If a claim like this moron’s is valid, then where does it stop? A street thug who shoots a robbery victim sues the good Samaritan or police officer whose intervention causes the gun to go off for his own emotional distress at having to do time or watching his victim bleed? Perhaps Captain Schettino should consider suing the people waving to his boat from the nearby shore which apparently caused him to divert the Costa Concordia into the rocks that sank his ship, killing several dozen people. Couldn’t he claim that their conduct ultimately have caused him emotional distress? And he’s likely going to have that whole “loss of liberty” claim to raise because of his probable incarceration. That’s the new tort law idea…even when your own personal conduct and actions cause death or destruction, just claim “it’s not my fault” and find someone else to whom you can pass the responsibility, and sue them for your own damages over the incident where you injured or killed someone else.

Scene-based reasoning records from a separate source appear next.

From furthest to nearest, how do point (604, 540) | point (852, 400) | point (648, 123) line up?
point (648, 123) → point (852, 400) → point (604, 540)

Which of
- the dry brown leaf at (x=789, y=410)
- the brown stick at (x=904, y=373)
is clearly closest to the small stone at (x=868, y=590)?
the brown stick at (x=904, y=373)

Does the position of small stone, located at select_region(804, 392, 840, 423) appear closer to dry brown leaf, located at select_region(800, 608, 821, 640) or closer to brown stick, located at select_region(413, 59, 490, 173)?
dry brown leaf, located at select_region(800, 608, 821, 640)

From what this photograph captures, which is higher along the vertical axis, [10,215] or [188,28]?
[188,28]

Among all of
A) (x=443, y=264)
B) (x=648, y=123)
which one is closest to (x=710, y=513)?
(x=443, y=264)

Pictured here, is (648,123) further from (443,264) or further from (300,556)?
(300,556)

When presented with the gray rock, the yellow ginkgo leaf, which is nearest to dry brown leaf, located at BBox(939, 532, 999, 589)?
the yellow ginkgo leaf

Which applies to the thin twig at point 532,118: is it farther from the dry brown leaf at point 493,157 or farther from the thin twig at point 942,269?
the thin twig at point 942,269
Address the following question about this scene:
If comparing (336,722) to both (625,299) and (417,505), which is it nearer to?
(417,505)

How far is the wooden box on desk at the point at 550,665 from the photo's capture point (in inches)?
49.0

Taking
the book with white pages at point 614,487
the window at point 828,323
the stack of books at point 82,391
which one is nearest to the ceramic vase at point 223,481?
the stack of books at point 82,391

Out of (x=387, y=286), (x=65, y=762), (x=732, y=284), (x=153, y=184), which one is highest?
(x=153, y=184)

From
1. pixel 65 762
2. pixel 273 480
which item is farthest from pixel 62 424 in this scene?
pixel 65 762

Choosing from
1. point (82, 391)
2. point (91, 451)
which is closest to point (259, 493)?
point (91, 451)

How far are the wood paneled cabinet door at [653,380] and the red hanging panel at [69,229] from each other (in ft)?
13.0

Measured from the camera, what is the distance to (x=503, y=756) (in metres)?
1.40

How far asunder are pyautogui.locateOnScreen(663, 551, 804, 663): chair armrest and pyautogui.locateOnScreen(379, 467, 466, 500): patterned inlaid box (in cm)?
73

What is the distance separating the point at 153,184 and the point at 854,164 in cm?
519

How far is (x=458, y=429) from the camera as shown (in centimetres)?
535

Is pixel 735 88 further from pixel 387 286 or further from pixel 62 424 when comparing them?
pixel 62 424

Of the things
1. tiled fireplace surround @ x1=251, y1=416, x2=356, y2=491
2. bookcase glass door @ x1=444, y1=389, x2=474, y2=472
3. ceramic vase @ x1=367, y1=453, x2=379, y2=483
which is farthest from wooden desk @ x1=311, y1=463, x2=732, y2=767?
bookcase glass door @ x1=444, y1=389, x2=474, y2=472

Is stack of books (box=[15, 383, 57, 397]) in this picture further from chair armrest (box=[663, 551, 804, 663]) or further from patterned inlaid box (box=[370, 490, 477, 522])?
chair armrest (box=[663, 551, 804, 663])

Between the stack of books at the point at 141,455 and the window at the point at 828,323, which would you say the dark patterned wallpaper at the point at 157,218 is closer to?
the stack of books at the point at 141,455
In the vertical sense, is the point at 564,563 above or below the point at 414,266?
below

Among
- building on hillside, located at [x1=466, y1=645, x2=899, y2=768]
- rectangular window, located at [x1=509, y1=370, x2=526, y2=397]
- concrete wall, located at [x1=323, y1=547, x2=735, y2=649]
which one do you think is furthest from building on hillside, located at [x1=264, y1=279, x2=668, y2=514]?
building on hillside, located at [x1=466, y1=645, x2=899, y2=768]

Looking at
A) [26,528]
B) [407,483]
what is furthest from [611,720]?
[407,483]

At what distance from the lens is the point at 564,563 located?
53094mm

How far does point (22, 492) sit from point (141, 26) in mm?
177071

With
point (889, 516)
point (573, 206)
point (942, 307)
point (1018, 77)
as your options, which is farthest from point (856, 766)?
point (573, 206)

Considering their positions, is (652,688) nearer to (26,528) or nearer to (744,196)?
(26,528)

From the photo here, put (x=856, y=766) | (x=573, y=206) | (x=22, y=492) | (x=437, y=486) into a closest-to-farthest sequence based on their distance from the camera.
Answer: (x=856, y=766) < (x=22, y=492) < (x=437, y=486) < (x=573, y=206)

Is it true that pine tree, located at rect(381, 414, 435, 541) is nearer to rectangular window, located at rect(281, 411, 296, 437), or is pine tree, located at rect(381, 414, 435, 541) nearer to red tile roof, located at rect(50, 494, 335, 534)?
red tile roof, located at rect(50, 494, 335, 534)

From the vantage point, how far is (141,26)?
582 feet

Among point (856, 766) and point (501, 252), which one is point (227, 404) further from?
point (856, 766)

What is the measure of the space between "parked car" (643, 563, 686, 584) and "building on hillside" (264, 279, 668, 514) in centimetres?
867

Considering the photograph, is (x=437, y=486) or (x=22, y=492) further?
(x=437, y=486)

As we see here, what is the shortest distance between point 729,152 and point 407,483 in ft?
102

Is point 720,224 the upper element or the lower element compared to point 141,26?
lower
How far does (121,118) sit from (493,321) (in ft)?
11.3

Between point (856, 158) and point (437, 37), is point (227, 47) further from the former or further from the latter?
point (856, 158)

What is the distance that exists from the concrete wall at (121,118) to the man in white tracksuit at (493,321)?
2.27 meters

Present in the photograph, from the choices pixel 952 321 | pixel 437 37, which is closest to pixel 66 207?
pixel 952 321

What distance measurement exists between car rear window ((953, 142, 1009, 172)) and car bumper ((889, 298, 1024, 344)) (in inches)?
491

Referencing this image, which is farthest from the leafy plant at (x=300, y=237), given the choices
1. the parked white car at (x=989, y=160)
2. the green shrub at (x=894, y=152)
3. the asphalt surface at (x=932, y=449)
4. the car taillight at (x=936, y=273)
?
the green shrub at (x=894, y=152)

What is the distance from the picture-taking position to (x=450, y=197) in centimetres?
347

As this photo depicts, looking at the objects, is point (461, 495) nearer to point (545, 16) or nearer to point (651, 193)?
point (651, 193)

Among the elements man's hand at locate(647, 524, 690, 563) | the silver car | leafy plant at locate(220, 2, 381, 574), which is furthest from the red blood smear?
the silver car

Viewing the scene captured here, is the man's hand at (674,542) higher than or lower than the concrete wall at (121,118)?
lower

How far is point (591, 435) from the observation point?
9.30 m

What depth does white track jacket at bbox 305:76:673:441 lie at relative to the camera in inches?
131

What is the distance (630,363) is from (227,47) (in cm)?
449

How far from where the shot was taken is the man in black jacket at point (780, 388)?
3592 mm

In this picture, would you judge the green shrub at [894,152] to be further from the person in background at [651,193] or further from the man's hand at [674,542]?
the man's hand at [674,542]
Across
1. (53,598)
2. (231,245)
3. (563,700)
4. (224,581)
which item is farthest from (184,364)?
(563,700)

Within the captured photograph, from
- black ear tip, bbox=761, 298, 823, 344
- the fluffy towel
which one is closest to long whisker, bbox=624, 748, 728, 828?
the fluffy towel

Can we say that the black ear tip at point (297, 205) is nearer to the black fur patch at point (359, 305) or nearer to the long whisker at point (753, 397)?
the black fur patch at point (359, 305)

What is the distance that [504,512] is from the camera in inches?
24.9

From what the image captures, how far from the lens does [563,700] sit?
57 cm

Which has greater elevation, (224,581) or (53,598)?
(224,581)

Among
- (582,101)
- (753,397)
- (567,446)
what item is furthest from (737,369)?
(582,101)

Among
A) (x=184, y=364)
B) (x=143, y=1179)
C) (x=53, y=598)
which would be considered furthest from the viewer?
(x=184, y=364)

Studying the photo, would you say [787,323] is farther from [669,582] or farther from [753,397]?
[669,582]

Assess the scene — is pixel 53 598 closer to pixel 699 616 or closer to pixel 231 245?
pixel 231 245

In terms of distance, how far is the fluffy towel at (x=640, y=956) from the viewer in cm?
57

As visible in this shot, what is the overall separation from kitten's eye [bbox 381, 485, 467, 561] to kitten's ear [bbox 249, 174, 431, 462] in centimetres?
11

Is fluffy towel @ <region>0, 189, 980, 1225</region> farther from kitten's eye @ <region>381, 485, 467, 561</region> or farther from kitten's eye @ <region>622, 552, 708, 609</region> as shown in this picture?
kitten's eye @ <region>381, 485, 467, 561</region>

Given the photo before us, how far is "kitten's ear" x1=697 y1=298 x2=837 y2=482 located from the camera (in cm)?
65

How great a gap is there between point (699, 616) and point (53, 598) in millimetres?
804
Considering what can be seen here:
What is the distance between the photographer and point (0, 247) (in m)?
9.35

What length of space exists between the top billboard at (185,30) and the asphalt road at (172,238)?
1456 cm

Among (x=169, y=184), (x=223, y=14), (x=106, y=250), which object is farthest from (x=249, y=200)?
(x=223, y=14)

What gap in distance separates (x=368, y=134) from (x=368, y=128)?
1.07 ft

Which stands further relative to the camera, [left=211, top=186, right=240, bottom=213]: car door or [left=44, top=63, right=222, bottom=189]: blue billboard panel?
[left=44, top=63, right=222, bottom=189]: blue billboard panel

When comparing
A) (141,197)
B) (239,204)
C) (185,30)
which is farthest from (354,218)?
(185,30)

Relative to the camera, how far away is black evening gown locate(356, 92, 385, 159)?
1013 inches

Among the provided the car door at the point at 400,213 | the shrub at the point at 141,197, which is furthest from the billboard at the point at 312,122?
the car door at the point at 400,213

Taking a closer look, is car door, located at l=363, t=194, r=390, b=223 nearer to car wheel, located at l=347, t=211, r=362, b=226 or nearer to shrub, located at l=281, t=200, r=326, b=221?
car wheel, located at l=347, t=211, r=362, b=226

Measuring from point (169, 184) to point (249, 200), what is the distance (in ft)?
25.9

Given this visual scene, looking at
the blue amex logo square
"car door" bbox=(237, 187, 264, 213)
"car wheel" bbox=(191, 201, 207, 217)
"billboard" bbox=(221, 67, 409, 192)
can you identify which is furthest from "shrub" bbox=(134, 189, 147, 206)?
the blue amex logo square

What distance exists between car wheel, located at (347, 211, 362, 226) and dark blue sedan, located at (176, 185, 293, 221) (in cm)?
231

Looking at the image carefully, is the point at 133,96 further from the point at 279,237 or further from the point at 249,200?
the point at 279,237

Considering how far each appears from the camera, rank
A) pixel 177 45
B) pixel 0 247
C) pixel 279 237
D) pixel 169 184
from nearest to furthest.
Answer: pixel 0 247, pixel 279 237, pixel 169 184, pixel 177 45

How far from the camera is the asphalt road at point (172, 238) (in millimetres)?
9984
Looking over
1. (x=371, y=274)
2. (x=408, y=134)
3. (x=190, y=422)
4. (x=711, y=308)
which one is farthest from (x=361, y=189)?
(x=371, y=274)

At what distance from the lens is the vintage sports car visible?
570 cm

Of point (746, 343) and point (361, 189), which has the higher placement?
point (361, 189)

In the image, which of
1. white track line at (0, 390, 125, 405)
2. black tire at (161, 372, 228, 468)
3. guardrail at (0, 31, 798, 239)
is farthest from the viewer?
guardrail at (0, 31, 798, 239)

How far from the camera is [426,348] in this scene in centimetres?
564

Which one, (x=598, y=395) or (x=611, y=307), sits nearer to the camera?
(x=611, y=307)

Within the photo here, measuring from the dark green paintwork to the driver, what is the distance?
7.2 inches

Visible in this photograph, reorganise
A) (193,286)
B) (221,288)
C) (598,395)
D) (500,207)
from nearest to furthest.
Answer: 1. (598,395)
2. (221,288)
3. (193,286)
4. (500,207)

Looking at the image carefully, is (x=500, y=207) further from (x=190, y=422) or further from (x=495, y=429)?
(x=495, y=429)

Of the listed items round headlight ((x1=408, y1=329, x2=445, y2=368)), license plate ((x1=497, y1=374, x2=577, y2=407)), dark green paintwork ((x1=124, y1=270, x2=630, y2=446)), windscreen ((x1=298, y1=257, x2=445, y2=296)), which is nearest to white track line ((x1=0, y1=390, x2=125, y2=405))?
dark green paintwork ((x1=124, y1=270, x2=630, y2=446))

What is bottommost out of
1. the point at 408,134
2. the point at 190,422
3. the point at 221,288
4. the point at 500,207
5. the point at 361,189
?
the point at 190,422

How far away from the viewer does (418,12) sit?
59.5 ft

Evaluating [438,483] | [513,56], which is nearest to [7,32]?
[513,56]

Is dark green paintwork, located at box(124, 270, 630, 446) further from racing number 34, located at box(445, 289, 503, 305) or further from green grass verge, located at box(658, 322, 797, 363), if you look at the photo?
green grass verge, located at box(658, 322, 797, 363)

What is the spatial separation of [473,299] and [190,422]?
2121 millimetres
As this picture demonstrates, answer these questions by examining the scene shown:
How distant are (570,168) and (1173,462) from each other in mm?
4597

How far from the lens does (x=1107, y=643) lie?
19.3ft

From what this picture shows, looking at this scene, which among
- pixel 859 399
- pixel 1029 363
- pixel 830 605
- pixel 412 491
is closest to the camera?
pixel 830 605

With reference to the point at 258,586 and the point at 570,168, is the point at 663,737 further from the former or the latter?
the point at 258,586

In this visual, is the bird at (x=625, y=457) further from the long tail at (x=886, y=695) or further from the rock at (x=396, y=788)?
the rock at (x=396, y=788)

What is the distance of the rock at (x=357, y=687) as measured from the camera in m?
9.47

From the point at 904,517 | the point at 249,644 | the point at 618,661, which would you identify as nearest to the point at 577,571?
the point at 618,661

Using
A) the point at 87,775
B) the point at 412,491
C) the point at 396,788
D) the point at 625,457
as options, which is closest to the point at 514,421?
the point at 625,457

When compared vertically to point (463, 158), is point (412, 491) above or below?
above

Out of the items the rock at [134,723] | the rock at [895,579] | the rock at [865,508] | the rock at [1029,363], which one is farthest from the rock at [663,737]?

At least I’m happy to say that in Mr. Ruiz’ case, he filed his lawsuit himself, so we can’t blame this poppycock on some sleazy ambulance-chasing attorney.

Anheuser-Busch Faces Class Action Suit Over Allegedly Watered Down Beer

There are no limits to the imagination of “class action” attorneys who want to find an issue to raise on behalf of those little people allegedly victimized by the conduct of the big corporate defendant. As most people know, the class plaintiffs in any such suit generally each get a few bucks, or a coupon for 50% off future purchases of the product in issue, while the attorneys reel in millions of dollars in fees for representing the class. I don’t begrudge the attorneys their contingent fee — if you take the risk of litigation you should reap the reward — but class action cases just seem so inequitable because instead of an individual plaintiff receiving the bulk of any settlement or verdict, millions of “plaintiffs” really get nothing. The more troubling part are the trivial things they come up with over which to file suit. The whole idea behind bringing a class action suit over some minor issue is that it is fiscally more reasonable for the defendant to settle the claim than to litigate it. I only wish more of them really went to trial, where the proof of some actual damage is required. The latest ingenious claim is that Anheuser-Busch has “watered down” their beer. To their credit, A-B is fighting back with an advertising campaign mocking the idea that they water down their product. But what I’d really like to see is the actual trial on these claims. How do the plaintiffs march into court and assert that they were damaged by getting LESS alcohol? Are they going to claim that in order to get good and wasted they had to buy 12 beers instead of 11? That when they got pulled over for drunk driving they only blew a .07 instead of the legally required .08 to get that DUI ticket because A-B was cheating them out of alcohol? And if it is really watered down, they likely got a few less calories than expected. Are they going to assert that their beer gut just doesn’t measure up to their buddies?http://www.dreamstime.com/stock-photography-pouring-beer-image5000172

We all understand the concept that we expect to get what we paid for. If you expected your beer to be 5% alcohol and for some reason it was only 4.9%, then the seller didn’t meet their end of the bargain. No doubt about it. And I guess this is what the plaintiff lawyers here are really trying to say. But seriously, is this the kind of thing that should be tying up our legal system? This is the kind of suit that really does give lawyers a bad name. I’m upset. Think I’ll go have a beer…or maybe two.